Provided passage:
A day off from instruction allowed me to visit some friends who live near Wick. The flight there takes around 40 minutes compared with 2.5 hours by road, making that remote corner of the UK much more accessible.
Wick John O’Groats airport itself was NOTAMed open, but operating with restricted hours to allow ATC to have breaks. Commercial flights have ceased completely after both LoganAir and Eastern Airways pulled out, although the local Chamber of Commerce is making a business case for resumption as a Public Service Obligation. The airport, operated by HIAL, is well equipped with a modern passenger terminal, full ATC with instrument approaches (including RNAV), and all the equipment required for a full commercial passenger service. It just doesn’t have any commercial flights or passengers for the foreseeable future.
A phone call to ATC quickly obtained the required PPR. I could probably have paid my landing fee in the terminal but a further phone call to the nice people at Far North Aviation who handle small aircraft clarified that they could provide that service.
Inverness to Wick
The flight up was pretty uneventful, just needing to avoid the active Tain Danger Area. I had hoped to fly VFR and follow some of the path of the railway line (shown in black above), which winds and weaves its way between settlements with quite a lot of deviation. Cloud north of Dornoch put paid to that idea.

Check your understanding:
(1) In the Wick flight account, reproduce the passage from "A phone call" up to and including "provide that service.", changing "phone call" to "telephone call".
(2) Condense the paragraph of the Wick flight account that begins "Wick John O’Groats airport itself was NOTAMed open" into a short bulleted list that keeps its main facts.
(3) Carry on the Wick flight account, beginning right after its final sentence about the cloud north of Dornoch.

(Dataset items)
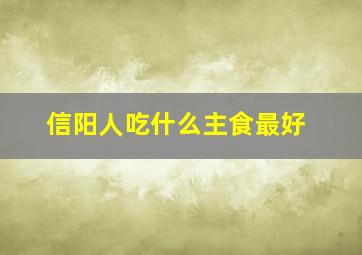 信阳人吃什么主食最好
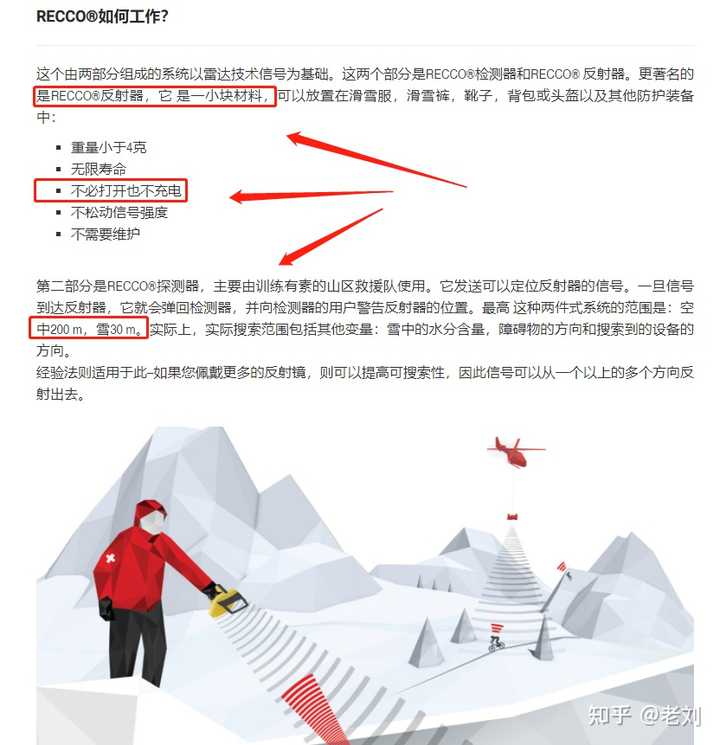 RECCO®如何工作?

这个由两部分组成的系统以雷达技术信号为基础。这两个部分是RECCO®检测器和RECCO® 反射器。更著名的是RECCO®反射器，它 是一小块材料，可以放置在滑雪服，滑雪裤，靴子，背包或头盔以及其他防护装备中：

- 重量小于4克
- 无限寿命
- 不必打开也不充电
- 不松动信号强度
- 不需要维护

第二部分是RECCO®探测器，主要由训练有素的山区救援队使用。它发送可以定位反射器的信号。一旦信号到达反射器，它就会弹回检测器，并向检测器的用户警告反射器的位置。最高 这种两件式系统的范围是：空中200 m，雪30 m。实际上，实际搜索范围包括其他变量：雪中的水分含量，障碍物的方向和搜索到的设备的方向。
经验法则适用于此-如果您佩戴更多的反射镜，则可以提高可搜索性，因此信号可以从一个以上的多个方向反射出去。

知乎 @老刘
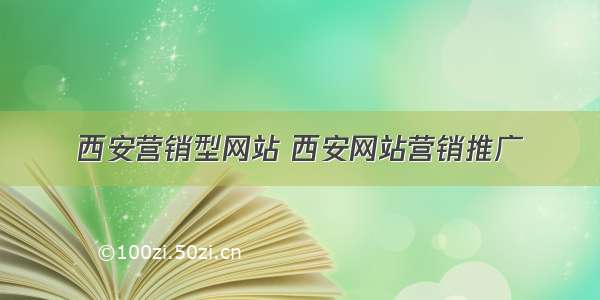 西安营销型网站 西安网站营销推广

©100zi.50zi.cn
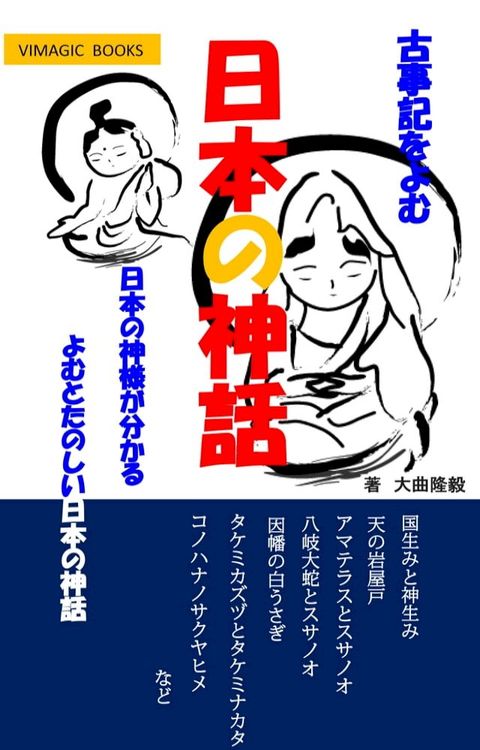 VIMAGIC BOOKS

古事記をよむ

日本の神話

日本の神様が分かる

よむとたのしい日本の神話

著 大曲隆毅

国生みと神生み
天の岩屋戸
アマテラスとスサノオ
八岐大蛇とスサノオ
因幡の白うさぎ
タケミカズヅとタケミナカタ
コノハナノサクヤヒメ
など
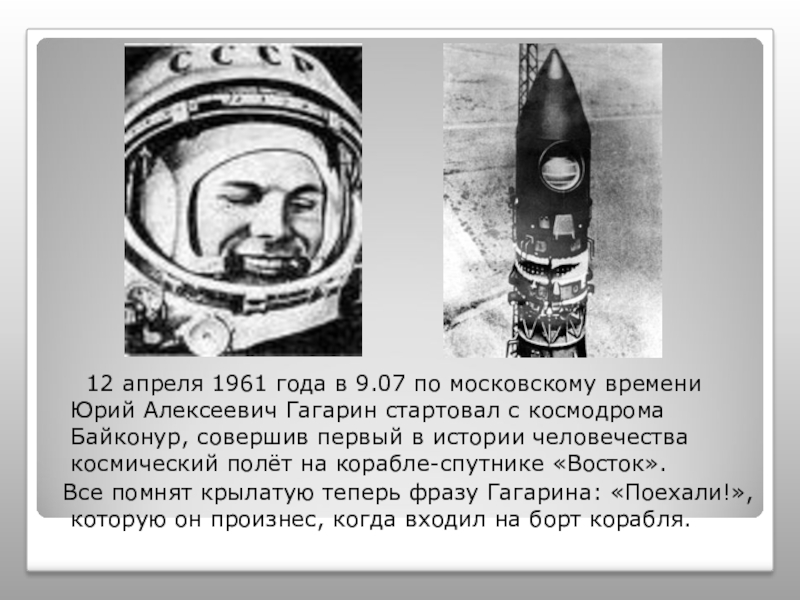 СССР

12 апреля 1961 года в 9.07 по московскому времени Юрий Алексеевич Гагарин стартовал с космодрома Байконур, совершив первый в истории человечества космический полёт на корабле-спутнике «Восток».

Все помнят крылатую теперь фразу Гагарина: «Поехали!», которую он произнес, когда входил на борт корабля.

--

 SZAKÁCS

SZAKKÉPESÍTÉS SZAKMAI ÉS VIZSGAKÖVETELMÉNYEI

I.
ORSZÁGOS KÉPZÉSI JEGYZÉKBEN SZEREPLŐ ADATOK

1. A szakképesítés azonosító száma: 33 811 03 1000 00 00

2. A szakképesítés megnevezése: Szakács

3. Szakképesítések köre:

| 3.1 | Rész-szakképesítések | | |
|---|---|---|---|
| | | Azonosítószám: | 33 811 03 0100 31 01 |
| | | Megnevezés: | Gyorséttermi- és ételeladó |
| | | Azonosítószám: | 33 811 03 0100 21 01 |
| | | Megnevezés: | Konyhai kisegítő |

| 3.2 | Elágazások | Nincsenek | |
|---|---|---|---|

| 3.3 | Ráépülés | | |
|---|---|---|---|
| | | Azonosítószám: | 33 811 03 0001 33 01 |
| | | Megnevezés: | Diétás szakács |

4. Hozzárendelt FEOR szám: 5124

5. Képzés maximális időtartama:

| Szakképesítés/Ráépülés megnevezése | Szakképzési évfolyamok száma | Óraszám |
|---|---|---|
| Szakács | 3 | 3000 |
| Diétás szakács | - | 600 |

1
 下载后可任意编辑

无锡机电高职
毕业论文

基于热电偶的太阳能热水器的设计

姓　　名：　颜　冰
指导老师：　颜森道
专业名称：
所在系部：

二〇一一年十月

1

Responses:
(1)
A telephone call to ATC quickly obtained the required PPR. I could probably have paid my landing fee in the terminal but a further telephone call to the nice people at Far North Aviation who handle small aircraft clarified that they could provide that service.

(2)
- The airport was NOTAMed open but ran restricted hours so ATC could take breaks.
- Commercial flights have stopped entirely since LoganAir and Eastern Airways withdrew.
- The local Chamber of Commerce is making a business case to resume service as a Public Service Obligation.
- HIAL operates the airport, which has a modern passenger terminal, full ATC, instrument approaches including RNAV, and all the equipment for a full commercial passenger service.
- It has no commercial flights or passengers for the foreseeable future.

(3)
I flew through patchy cloud well above Minimum Safety Altitude and made better progress than expected so arrived a few minutes ahead of schedule. I opted to practice a GPS hold at 4,000 feet well above the RNAV IAP while awaiting ATC re-opening, then requested the approach which was approved without delay. Winds were reported at 21 knots down the runway on the ground making for a slow approach ground speed and a gentle touchdown.
The apron was empty with nobody about while I parked up and walked across to Far North. They are very friendly there and easy to do business with. I’d forgotten they even have their own radio frequency so can be ready with the bowser to refuel on landing. Their primary customers are transatlantic flights for which they provide survival gear as well as fuel.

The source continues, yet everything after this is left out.